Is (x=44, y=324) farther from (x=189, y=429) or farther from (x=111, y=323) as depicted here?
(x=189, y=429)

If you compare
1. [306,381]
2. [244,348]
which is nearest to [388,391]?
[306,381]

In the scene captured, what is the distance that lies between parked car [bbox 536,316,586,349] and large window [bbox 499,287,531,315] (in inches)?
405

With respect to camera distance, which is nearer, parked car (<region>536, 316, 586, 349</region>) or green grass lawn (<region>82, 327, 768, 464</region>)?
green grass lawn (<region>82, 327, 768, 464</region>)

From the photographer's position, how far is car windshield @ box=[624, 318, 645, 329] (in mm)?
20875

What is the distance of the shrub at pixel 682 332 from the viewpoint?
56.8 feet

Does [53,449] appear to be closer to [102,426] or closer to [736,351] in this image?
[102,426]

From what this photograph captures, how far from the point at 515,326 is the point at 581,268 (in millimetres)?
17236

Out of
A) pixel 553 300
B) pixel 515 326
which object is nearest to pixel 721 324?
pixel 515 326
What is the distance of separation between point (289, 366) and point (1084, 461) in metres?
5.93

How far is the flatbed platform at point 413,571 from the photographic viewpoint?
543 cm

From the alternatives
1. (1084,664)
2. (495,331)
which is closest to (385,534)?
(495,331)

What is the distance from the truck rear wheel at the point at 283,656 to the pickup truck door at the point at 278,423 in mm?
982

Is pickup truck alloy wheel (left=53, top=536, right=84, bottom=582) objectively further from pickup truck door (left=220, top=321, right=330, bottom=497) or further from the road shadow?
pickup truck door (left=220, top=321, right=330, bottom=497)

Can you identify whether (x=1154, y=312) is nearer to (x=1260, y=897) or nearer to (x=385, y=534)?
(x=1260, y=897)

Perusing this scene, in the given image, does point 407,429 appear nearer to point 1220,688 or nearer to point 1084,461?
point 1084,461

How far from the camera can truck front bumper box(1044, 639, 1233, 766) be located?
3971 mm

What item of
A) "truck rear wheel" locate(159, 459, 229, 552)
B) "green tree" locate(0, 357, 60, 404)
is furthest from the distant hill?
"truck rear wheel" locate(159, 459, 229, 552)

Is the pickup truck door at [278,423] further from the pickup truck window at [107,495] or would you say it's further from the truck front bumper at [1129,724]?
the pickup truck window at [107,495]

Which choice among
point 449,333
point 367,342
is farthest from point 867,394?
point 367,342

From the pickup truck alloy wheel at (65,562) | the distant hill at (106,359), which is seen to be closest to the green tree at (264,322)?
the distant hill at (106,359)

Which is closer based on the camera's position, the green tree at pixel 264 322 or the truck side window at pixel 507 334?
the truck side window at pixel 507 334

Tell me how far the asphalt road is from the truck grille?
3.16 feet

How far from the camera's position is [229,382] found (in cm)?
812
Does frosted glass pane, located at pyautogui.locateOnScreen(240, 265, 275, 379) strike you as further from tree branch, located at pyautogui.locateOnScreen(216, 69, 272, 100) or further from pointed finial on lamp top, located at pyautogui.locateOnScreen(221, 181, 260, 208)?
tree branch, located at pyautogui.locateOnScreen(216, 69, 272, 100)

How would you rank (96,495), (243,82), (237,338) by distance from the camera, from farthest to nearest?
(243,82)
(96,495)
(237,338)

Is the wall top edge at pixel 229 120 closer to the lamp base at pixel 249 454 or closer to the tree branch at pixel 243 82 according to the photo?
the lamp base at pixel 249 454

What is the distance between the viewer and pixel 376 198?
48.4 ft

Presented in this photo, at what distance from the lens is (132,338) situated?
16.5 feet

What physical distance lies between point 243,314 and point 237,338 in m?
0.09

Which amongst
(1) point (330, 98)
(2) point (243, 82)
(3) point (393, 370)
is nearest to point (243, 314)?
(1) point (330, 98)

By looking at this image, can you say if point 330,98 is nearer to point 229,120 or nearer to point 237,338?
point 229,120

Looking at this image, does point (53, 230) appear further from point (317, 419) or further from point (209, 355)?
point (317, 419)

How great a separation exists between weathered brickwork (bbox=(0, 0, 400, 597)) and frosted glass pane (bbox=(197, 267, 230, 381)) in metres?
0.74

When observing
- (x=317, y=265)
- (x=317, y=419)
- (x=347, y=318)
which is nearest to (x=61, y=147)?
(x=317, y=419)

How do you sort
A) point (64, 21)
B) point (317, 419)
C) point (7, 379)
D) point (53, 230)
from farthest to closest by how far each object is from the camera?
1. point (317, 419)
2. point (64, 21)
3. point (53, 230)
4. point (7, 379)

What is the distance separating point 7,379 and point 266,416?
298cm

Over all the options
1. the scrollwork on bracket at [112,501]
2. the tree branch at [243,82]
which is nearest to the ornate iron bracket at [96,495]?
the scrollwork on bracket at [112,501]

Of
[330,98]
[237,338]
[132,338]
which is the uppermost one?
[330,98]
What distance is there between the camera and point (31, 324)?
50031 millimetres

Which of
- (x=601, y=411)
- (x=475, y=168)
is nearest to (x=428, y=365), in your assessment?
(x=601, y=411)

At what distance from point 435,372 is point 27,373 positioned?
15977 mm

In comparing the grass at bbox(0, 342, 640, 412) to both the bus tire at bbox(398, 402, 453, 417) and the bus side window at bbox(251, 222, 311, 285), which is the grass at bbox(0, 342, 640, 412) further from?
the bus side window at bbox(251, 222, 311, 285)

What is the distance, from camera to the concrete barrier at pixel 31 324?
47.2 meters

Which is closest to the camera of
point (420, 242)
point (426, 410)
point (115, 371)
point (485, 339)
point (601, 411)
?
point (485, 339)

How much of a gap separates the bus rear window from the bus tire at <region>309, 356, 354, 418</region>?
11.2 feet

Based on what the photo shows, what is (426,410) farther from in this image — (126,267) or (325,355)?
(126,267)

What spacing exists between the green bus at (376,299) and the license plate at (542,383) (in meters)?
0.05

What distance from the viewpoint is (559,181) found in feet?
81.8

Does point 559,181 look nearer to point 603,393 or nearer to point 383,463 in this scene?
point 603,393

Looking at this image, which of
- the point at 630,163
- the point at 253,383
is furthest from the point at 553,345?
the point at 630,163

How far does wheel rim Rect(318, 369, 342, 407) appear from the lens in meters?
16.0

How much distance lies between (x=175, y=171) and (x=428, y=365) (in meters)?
━━━━━━━━━━
● **STATED GOAL**
Reproduce every record above word for word, changing nothing.

● **RESULT OF THIS EXERCISE**
Is (x=44, y=324) farther from (x=189, y=429) or farther from (x=111, y=323) as depicted here?
(x=189, y=429)

If you compare
1. [306,381]
2. [244,348]
which is nearest to [388,391]?
[306,381]

In the scene captured, what is the distance that lies between parked car [bbox 536,316,586,349] and large window [bbox 499,287,531,315] (in inches)?
405

With respect to camera distance, which is nearer, parked car (<region>536, 316, 586, 349</region>) or green grass lawn (<region>82, 327, 768, 464</region>)?
green grass lawn (<region>82, 327, 768, 464</region>)

From the photographer's position, how far is car windshield @ box=[624, 318, 645, 329] (in mm)?
20875

What is the distance of the shrub at pixel 682 332 from the viewpoint?
56.8 feet

Does [53,449] appear to be closer to [102,426] or closer to [736,351] in this image?
[102,426]

From what this photograph captures, how far from the point at 515,326 is the point at 581,268 (in millimetres)?
17236

Out of
A) pixel 553 300
B) pixel 515 326
which object is nearest to pixel 721 324?
pixel 515 326
What is the distance of separation between point (289, 366) and point (1084, 461) in metres?
5.93

How far is the flatbed platform at point 413,571 from the photographic viewpoint?
543 cm

From the alternatives
1. (1084,664)
2. (495,331)
which is closest to (385,534)?
(495,331)

What is the distance from the truck rear wheel at the point at 283,656 to the pickup truck door at the point at 278,423 in mm?
982

Is pickup truck alloy wheel (left=53, top=536, right=84, bottom=582) objectively further from pickup truck door (left=220, top=321, right=330, bottom=497) or further from the road shadow?
pickup truck door (left=220, top=321, right=330, bottom=497)

Can you identify whether (x=1154, y=312) is nearer to (x=1260, y=897) or nearer to (x=385, y=534)?
(x=1260, y=897)

Perusing this scene, in the given image, does point 407,429 appear nearer to point 1220,688 or nearer to point 1084,461?
point 1084,461

How far from the camera can truck front bumper box(1044, 639, 1233, 766) be located?
3971 mm

What item of
A) "truck rear wheel" locate(159, 459, 229, 552)
B) "green tree" locate(0, 357, 60, 404)
is furthest from the distant hill?
"truck rear wheel" locate(159, 459, 229, 552)

Is the pickup truck door at [278,423] further from the pickup truck window at [107,495] or would you say it's further from the truck front bumper at [1129,724]?
the pickup truck window at [107,495]

Which choice among
point 449,333
point 367,342
is farthest from point 867,394?
point 367,342

From the pickup truck alloy wheel at (65,562) | the distant hill at (106,359), which is seen to be closest to the green tree at (264,322)?
the distant hill at (106,359)

Which is closer based on the camera's position, the green tree at pixel 264 322 or the truck side window at pixel 507 334?
the truck side window at pixel 507 334

Tell me how far the asphalt road is from the truck grille?
3.16 feet

How far from the camera's position is [229,382] found (in cm)?
812
Does frosted glass pane, located at pyautogui.locateOnScreen(240, 265, 275, 379) strike you as further from tree branch, located at pyautogui.locateOnScreen(216, 69, 272, 100) or further from pointed finial on lamp top, located at pyautogui.locateOnScreen(221, 181, 260, 208)?
tree branch, located at pyautogui.locateOnScreen(216, 69, 272, 100)

How would you rank (96,495), (243,82), (237,338) by distance from the camera, from farthest to nearest?
(243,82)
(96,495)
(237,338)

Is the wall top edge at pixel 229 120 closer to the lamp base at pixel 249 454 or closer to the tree branch at pixel 243 82 according to the photo?
the lamp base at pixel 249 454

What is the distance between the viewer and pixel 376 198?
48.4 ft

Presented in this photo, at what distance from the lens is (132,338) situated?
16.5 feet

What physical distance lies between point 243,314 and point 237,338 in m?
0.09

Which amongst
(1) point (330, 98)
(2) point (243, 82)
(3) point (393, 370)
is nearest to point (243, 314)?
(1) point (330, 98)

By looking at this image, can you say if point 330,98 is nearer to point 229,120 or nearer to point 237,338?
point 229,120

Looking at this image, does point (53, 230) appear further from point (317, 419) or further from point (209, 355)?
point (317, 419)

How great a separation exists between weathered brickwork (bbox=(0, 0, 400, 597)) and frosted glass pane (bbox=(197, 267, 230, 381)) in metres?
0.74

When observing
- (x=317, y=265)
- (x=317, y=419)
- (x=347, y=318)
which is nearest to (x=61, y=147)?
(x=317, y=419)

How do you sort
A) point (64, 21)
B) point (317, 419)
C) point (7, 379)
D) point (53, 230)
from farthest to closest by how far each object is from the camera?
1. point (317, 419)
2. point (64, 21)
3. point (53, 230)
4. point (7, 379)

What is the distance separating point 7,379 and point 266,416?
298cm

Over all the options
1. the scrollwork on bracket at [112,501]
2. the tree branch at [243,82]
which is nearest to the ornate iron bracket at [96,495]?
the scrollwork on bracket at [112,501]

Of
[330,98]
[237,338]
[132,338]
which is the uppermost one?
[330,98]
What distance is there between the camera and point (31, 324)?
50031 millimetres

Which of
- (x=601, y=411)
- (x=475, y=168)
is nearest to (x=428, y=365), in your assessment?
(x=601, y=411)

At what distance from point 435,372 is point 27,373 positioned?
15977 mm

In comparing the grass at bbox(0, 342, 640, 412) to both the bus tire at bbox(398, 402, 453, 417) and the bus side window at bbox(251, 222, 311, 285), which is the grass at bbox(0, 342, 640, 412) further from?
the bus side window at bbox(251, 222, 311, 285)

What is the distance, from camera to the concrete barrier at pixel 31 324?
47.2 meters

Which is closest to the camera of
point (420, 242)
point (426, 410)
point (115, 371)
point (485, 339)
point (601, 411)
?
point (485, 339)

How much of a gap separates the bus rear window from the bus tire at <region>309, 356, 354, 418</region>?
11.2 feet

Based on what the photo shows, what is (426,410) farther from in this image — (126,267) or (325,355)?
(126,267)

What spacing exists between the green bus at (376,299) and the license plate at (542,383) (in meters)?
0.05

What distance from the viewpoint is (559,181) found in feet?
81.8

Does point 559,181 look nearer to point 603,393 or nearer to point 383,463 in this scene?
point 603,393

Looking at this image, which of
- the point at 630,163
- the point at 253,383
is furthest from the point at 553,345?
the point at 630,163

How far does wheel rim Rect(318, 369, 342, 407) appear from the lens in meters?
16.0

How much distance lies between (x=175, y=171) and (x=428, y=365) (in meters)?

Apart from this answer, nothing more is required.